I dont think it is good to be able to drink at young age, 21 is too old I think too.
there are a lot of problems in belgium with alcohol and teens, manny alcoholics, becouse manny dont just drink beer but stronger things.
big problems are too drinking and driving. sins a few year we hav the bob campane. you go out in a groop and 1 is bob , he is the one that does not drink. its a big succes. then there is the problem that the younger ones have a friend that is driving and not drinking but the older ones ( the parents) are thinking that they are better drivers and it is not a problem that they had too manny beers.
I almost nevver drink becouse I dont like beer and It fights wit h my ritalin.
In peru it was the first time I became drunk and I am 22 years now. my and my friend where at home in our sleeping room so I thought it was not bad nothing could hapen and I was thinking that I had to be drunk for 1 time in my life. we had a fun night.
teens offen think it is cool to be like the rest of the groop , but I think it is a lot cooler if you can say now. it is hard becouse It left me without friend.

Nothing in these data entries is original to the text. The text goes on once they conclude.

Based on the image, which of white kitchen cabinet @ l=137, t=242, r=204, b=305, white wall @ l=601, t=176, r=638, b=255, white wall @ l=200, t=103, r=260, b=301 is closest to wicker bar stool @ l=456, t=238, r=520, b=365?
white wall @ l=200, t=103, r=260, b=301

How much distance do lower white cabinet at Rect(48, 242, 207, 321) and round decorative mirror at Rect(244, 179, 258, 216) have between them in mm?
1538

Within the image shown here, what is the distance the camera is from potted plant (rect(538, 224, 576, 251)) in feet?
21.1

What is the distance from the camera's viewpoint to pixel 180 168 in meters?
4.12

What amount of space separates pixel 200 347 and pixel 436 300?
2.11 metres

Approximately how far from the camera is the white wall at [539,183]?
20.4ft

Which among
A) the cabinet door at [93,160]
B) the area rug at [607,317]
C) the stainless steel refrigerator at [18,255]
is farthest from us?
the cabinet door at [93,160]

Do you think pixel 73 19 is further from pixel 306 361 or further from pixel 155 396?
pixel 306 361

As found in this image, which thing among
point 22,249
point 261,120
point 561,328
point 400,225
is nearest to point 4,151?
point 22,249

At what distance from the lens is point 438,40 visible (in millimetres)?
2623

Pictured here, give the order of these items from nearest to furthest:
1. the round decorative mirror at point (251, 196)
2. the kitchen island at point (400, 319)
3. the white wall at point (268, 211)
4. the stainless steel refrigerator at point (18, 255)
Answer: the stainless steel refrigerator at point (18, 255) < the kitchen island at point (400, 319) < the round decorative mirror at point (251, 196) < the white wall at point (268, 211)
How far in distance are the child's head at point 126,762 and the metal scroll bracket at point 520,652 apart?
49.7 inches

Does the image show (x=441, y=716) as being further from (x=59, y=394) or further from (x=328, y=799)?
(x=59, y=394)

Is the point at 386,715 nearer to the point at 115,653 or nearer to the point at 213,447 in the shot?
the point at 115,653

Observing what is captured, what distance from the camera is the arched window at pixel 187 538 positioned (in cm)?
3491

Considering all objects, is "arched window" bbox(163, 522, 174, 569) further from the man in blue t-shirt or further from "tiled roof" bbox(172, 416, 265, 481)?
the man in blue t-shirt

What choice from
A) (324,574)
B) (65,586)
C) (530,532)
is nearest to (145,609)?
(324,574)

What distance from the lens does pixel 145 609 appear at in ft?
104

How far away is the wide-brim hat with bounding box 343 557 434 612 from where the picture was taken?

Its like you cant have fun without drinking. when I am at a party and I am dancing and malking fun manny people think that I am drunk, I never drink at parties I just know how to make fun. I dont see the fun of lying stoned in a corner. I dont even know what drugs look like.
soft drugs are leagle here from the age of 18 but it are the younger ones that smoke it more, becouse nobothy knows the age . and the ones who knows have more important things to do. It is almost a rule between teen ager that you have to try all diferent things.
I was aloud do drink and smoke but no drugs and i never did it but my brother does. I dont think alouing it ore making it forbidden makes a big diference.